## TEKS KUTIPAN:
++++++++++++++++++++

Ternyata, hasil kinerja KPK yang cukup berhasil dalam mengungkap kasus korupsi tidak menuai sesuatu yang positif, respons yang terjadi justru membuat para koruptor merasa gerah dan kebakaran jeng­got yang berimplikasi menimbulkan resistensi dalam bentuk serangan balik para koruptor (corruptors fight back) yang saat ini sedang menikmati masa hukumannya di "hotel prodeo". Strategi serangan balik para koruptor dilakukan secara elegan dan sistemik. Hal ini dengan tujuan agar KPK sebagai garda terdepan pemberantasan korupsi di Indonesia menjadi macan ompong yang tidak mempunyai kekuatan. Wujudnya pada akhir Agustus yang lalu, mereka para koruptor tersebut melalui kuasa hukumnya mengajukan permohonan judicial review. Para pemohon melakukan upaya permohonan pengujian (judicial review) atas UU No. 30/2002 terhadap UUD 1945 kepada Mahkmah Konstitusi (MK) dengan nomor register perkara No.12/PUU-IV/2006, No.16/PUU-IV/2006, dan No. 19/PUU-IV/2006.
Dari ketiga permohonan diatas, ada enam pokok persoalan yang diajukan pemohon. Pertama, mengenai eksistensi KPK. Kedua, mengenai keberadaan pengadilan khusus (ad hoc) tindak pidana korupsi (tipikor). Ketiga, tentang implementasi asas praduga tak bersalah (presumtion of innocent) yang berkaitan dengan tidak adanya kewenangan bagi KPK mengeluarkan Surat Penghentian Penyelidikan dan Penuntutan (SP3). Keempat, keberadaan instrumen penyadapan dan perekaman. Kelima, ketentuan/aturan dan penerapan frasa "mendapat perhatian yang meresahkan masyarakat" pada pasal huruf b UU KPK. Keenam, penerapan asas retroaktif pada penanganan perkara tindak pidana korupsi oleh KPK.
Jika dicermati, serangan balik para koruptor kepada KPK melalui judicial review atas UU No. 30/2002 menimbulkan kecemasan dan kekhawatiran berbagai kalangan khususnya bagi kalangan yang konsen terhadap pemberantasan korupsi di Indonesia. Karena bukan tidak mungkin akhir dari cerita serangan balik para koruptor berujung pada pembubaran KPK oleh MK. Berkaca pada pengalaman menunjukkan Tim Gabungan Pemberantasan Tindak Pidana Korupsi (TGTPK) pernah dibubarkan melalui pengujian Keppres pembentukannya di Mahkamah Agung (MA). Selain itu, MK juga tercatat dua kali mengoreksi daya "gedor" pemberantasan korupsi melalui keputusannya, yaitu menyatakan UU KPK tidak dapat berlaku surut (retroaktif) sehingga KPK tidak bisa mengusut perkara korupsi sebelum berlakunya UU KPK pada 2002, dan menyatakan delik materiil dalam pembuktian tindak pidana korupsi tidak lagi dapat digunakan. Lalu persoalannya ialah langkah dan strategi apa yang dapat dilakukan untuk menyelamatkan KPK dari ancaman likwidasi?

++++++++++++++++++++

## KUMPULAN DATA:
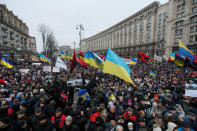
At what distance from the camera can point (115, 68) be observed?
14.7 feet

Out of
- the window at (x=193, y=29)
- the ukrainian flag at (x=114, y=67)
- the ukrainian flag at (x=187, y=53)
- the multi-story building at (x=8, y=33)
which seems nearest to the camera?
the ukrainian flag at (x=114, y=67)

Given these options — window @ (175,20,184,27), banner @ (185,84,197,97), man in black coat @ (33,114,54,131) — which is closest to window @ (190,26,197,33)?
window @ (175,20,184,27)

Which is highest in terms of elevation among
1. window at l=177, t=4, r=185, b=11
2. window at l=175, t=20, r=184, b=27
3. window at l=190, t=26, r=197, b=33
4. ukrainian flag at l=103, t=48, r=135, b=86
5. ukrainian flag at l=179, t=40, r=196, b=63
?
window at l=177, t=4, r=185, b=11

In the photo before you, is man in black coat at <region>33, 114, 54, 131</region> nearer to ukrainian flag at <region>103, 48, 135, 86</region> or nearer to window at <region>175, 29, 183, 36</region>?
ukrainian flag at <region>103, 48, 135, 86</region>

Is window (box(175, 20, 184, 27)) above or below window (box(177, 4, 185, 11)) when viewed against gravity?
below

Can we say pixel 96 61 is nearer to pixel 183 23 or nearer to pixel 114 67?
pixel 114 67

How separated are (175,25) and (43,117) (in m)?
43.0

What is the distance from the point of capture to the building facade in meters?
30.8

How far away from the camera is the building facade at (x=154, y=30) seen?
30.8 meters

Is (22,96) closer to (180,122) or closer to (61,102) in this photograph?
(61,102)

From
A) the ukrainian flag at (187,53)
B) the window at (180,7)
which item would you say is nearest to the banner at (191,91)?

++++++++++++++++++++

## DAFTAR TUGAS:
1. Dalam teks tentang serangan balik koruptor terhadap KPK, lembaga apa yang pernah dibubarkan melalui pengujian Keppres pembentukannya di Mahkamah Agung?
2. Teruskan teks tentang serangan balik koruptor terhadap KPK mulai dari kalimat terakhirnya.

## JAWABAN PER TUGAS:
1. Tim Gabungan Pemberantasan Tindak Pidana Korupsi (TGTPK).

2.
Adapun langkah dan strategi yang dapat dilakukan saat ini untuk menyelamatkan KPK yaitu, pertama, menggalang dukungan dan membangun wacana serta opini publik yang mendukung eksistensi KPK. Karena kita semua sepakat bahwa korupsi merupakan jenis kejahatan luar biasa (extraordinary crime) yang membutuhkan penanganan dengan cara yang non-konvensional/ abnormal. Kedua, para ahli dan guru besar yang diminta menjadi saksi ahli dalam persidangan perkara judicial review atas UU KPK dapat memberikan pandangan-pandangan yang menjustifikasi dan mendukung keberadaan dari KPK. Karena untuk melawan korupsi dibutuhkan sebuah lembaga penegak hukum yang memiliki kewenangan yang superbody seperti KPK. Kedua langkah dan strategi ini sangat urgen untuk segera dilakukan sebagai jalan keluar dalam penyelamatan KPK sebelum putusan MK ditetapkan. Selain itu, hal ini penting untuk dilakukan karena pengadilan MK adalah pengadilan opini, dan pemeriksaan di MK tidak bicara fakta yang terjadi secara nyata, tetapi berdasarkan opini dan pemikiran, serta teori-teori belaka bukan seperti pengadilan konvensional yang lebih mengutamakan fakta-fakta yang terungkap dipersidangan. Terakhir, kartu truf yang dapat menyelamatkan KPK saat ini sepenuhnya berada di tangan sembilan orang hakim pengawal konstitusi.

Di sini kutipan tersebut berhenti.